Keywords

1 Introduction

E-learning plays a significant role in helping large educational institutions meet their learning and training requirements. Today’s education is increasingly associated with ICT, so educational institutions have a high demand for servers, storage, and software [1].

According to Naik and Madhavi [1], the lack of technology infrastructure can make more damage than good to teachers, students, and the learning experience. Moreover, many educational institutions cannot invest in the software and hardware required for e-learning [2]. Furthermore, due to information overload, it is difficult for learners in the e-learning environment to choose related learning resources, besides, due to the differences in the background and sequential access methods of learners, different learners have different learning needs. Therefore, how to find learning resources quickly and be expanded to mass data storage have become serious problems.

On the one hand, by incorporating the recommendation system into the learning system, there is great potential for personalization, which is beneficial to learners and other learning tools. The e-learning recommendation system targets to predict appropriate gaining knowledge of learning data according to students’ preferences.

On the other hand, the system adopts the current cloud computing technology to deal with the challenges of massive data storage and computing. Cloud computing helps to access servers, storage, and databases from any location in the world and any device with an Internet connection. Cloud service providers such as (Amazon, Google, IBM …) operate and manage underlying cloud infrastructure for these application services, providing and using the resources you need through a web application. Moreover, to these innovative technologies as Serverless computing, Artificial Intelligence, the Internet of Things, and a variety of many other resources are becoming available via cloud computing services.

The purpose of this article is to design a model of a recommender system based on cloud computing that can be integrated to improve the viability of any e-learning system, simplify information access, and personalize learners. The rest of the paper is structured as follows: Sect. 2 outlines the associated work. Section 3 introduces the online learning recommendation system. Section 4 introduces cloud computing, its features, services, and deployment models. Section 5 we describe the architecture of the proposed model. In Sect. 6, gives benefits predicted from E-learning based cloud. We will summarize our work in Sect. 7 and put forward some ideas and future work.

2 Related Works

Recently, the rapid development of information technology has brought about the problem of "data overload", and the research on recommendation systems has attracted more and more attention. The field of use of RS has become endless.

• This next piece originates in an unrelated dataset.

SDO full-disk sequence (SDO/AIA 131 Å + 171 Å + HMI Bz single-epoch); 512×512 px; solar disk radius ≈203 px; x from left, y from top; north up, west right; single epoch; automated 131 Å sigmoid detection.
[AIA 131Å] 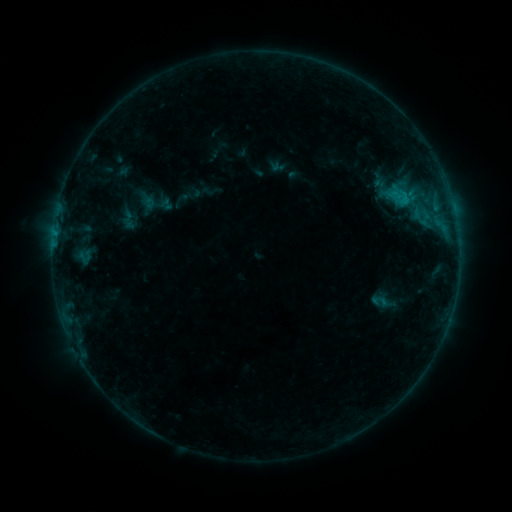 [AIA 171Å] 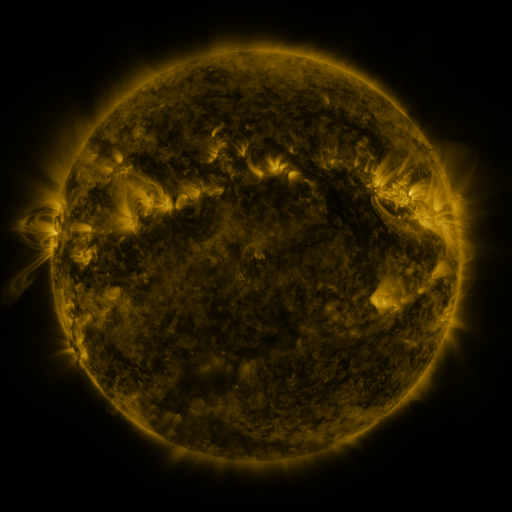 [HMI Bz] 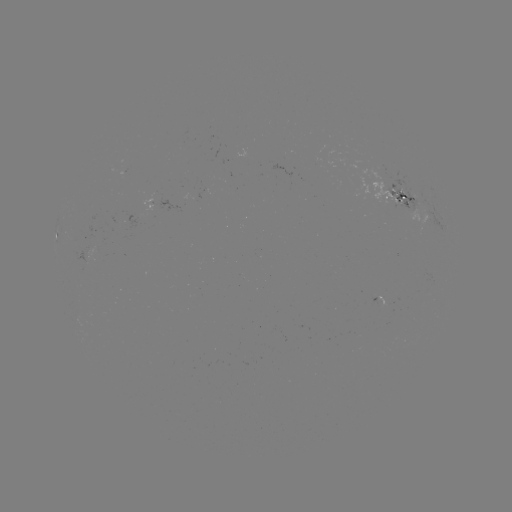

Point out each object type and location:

It has moved from the field of e-commerce to other fields, such as recommending movies, services, or education in recommended courses.

Dong et al. [3] introduced a personalized hybrid recommendation system. The system can be designed and implemented using Cloud technology, the system uses MapReduce for the execution procedure of proposal algorithms and is developed and deployed into SEUCloud Platform.

Jiang et al. [4] developed a new blog recommendation system based on cloud computing infrastructure. The system uses a Hadoop distributed file system to store massive blog data and adopts the user recommendation algorithm for collaborative filtering in blog search. Simultaneously, they used the cloud-computing platform to deal with the blog grap stages, which significantly enhanced network expandability and service reliability. Nevertheless, the program still has some drawbacks, such as implementing various recommendation algorithms.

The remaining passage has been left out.